Rows of spatial question data:

-- Start --

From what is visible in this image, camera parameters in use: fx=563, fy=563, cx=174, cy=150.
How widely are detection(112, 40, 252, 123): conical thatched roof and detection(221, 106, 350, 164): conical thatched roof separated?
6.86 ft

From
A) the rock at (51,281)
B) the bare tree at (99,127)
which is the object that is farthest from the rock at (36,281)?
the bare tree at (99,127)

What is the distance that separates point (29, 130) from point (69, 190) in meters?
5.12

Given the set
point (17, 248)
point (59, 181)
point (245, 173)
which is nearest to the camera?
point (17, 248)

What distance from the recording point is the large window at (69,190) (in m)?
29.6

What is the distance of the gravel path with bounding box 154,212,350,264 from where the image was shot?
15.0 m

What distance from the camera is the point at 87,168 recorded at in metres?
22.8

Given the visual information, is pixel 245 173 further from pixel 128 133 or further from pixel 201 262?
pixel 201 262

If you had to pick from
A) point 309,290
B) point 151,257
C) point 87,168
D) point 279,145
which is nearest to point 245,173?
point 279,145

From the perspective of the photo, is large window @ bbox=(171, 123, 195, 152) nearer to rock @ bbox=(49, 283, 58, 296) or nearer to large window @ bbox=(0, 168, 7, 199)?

-- End --

Recite the full listing above exactly.

From what is visible in this image, camera parameters in use: fx=563, fy=563, cx=174, cy=150.
How widely are detection(112, 40, 252, 123): conical thatched roof and detection(221, 106, 350, 164): conical thatched roof separated?
6.86 ft

From
A) the rock at (51,281)
B) the bare tree at (99,127)
which is the object that is farthest from the rock at (36,281)?
the bare tree at (99,127)

What is the distance that separates point (29, 130) from point (69, 190) in meters?
5.12

Given the set
point (17, 248)
point (59, 181)
point (245, 173)
which is nearest to the camera?
point (17, 248)

What distance from the recording point is the large window at (69,190) (in m)?
29.6

What is the distance of the gravel path with bounding box 154,212,350,264 from where the image was shot?
15.0 m

What distance from the camera is the point at 87,168 recorded at in metres?
22.8

Given the visual information, is pixel 245 173 further from pixel 128 133 or further from pixel 201 262?
pixel 201 262

If you had to pick from
A) point 309,290
B) point 151,257
C) point 87,168
D) point 279,145
which is nearest to point 245,173?
point 279,145

From the perspective of the photo, is large window @ bbox=(171, 123, 195, 152) nearer to rock @ bbox=(49, 283, 58, 296) or nearer to large window @ bbox=(0, 168, 7, 199)?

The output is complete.